Task to complete =>
In the text on degassing at Soufrière Hills Volcano, at what average rate have SO2 emissions continued since lava extrusion ceased in February 2010?

Activity since 1995 at Soufrière Hills Volcano (SHV), Montserrat has alternated between andesite lava extrusion and quiescence, which are well correlated with seismicity and ground deformation cycles. Large variations in SO2 flux do not correlate with these alternations, but high and low HCl/SO2 characterize lava dome extrusion and quiescent periods respectively. Since lava extrusion ceased (February 2010) steady SO2 emissions have continued at an average rate of 374 tonnes/day (± 140 t/d), and incandescent fumaroles (temperatures up to 610oC) on the dome have not changed position or cooled. Occasional short bursts (over several hours) of higher (∼ 10x) SO2 flux have been accompanied by swarms of volcano-tectonic earthquakes. Strain data from these bursts indicate activation of the magma system to depths up to 10 km. SO2 emissions since 1995 greatly exceed the amounts that could be derived from 1.1 km3 of erupted andesite, and indicating extensive partitioning of sulfur into a vapour phase, as well as efficient decoupling and outgassing of sulfur-rich gases from the magma. These observations are consistent with a vertically extensive, crustal magmatic mush beneath SHV. Three states of the magmatic system are postulated to control degassing. During dormant periods (103 to 104 years) magmatic vapour and melts separate as layers from the mush and decouple from each other. In periods of unrest (years) without eruption, melt and fluid layers become unstable, ascend and can amalgamate. Major destabilization of the mush system leads to eruption, characterized by magma mixing and release of volatiles with different ages, compositions and sources.

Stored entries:

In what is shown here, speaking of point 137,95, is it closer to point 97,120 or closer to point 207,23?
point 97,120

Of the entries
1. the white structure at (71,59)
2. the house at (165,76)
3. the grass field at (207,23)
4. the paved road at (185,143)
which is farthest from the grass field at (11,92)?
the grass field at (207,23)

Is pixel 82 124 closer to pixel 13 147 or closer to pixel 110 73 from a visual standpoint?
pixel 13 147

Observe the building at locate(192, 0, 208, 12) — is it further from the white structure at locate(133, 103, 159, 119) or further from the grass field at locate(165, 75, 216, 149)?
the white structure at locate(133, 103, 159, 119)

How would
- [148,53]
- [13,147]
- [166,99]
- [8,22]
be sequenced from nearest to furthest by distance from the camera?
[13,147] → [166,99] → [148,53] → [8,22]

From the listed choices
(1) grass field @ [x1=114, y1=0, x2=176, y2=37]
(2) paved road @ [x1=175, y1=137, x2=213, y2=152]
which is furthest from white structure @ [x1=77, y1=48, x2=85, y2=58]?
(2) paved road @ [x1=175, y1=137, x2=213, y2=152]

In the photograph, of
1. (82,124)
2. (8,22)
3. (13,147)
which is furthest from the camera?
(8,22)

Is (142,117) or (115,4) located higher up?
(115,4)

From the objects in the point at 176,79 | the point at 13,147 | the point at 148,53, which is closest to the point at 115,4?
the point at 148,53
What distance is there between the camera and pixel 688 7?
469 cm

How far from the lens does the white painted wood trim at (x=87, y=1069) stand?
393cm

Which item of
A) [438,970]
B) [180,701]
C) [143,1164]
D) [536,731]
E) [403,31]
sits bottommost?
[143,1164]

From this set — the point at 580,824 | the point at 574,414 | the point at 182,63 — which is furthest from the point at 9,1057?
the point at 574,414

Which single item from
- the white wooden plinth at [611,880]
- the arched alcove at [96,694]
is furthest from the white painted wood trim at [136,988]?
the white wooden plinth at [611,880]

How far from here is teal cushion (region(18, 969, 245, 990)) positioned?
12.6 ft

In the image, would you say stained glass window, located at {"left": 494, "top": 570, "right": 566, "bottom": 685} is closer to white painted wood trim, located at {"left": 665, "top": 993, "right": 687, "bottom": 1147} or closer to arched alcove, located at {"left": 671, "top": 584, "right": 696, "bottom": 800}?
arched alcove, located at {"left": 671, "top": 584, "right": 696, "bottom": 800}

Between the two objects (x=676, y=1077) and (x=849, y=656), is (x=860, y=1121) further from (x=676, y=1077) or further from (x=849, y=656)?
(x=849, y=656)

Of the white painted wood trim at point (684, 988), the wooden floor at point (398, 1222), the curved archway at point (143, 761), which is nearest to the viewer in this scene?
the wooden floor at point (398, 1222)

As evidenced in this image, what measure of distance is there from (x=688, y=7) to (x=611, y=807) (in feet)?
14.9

Problem solution =>
374 tonnes/day (± 140 t/d).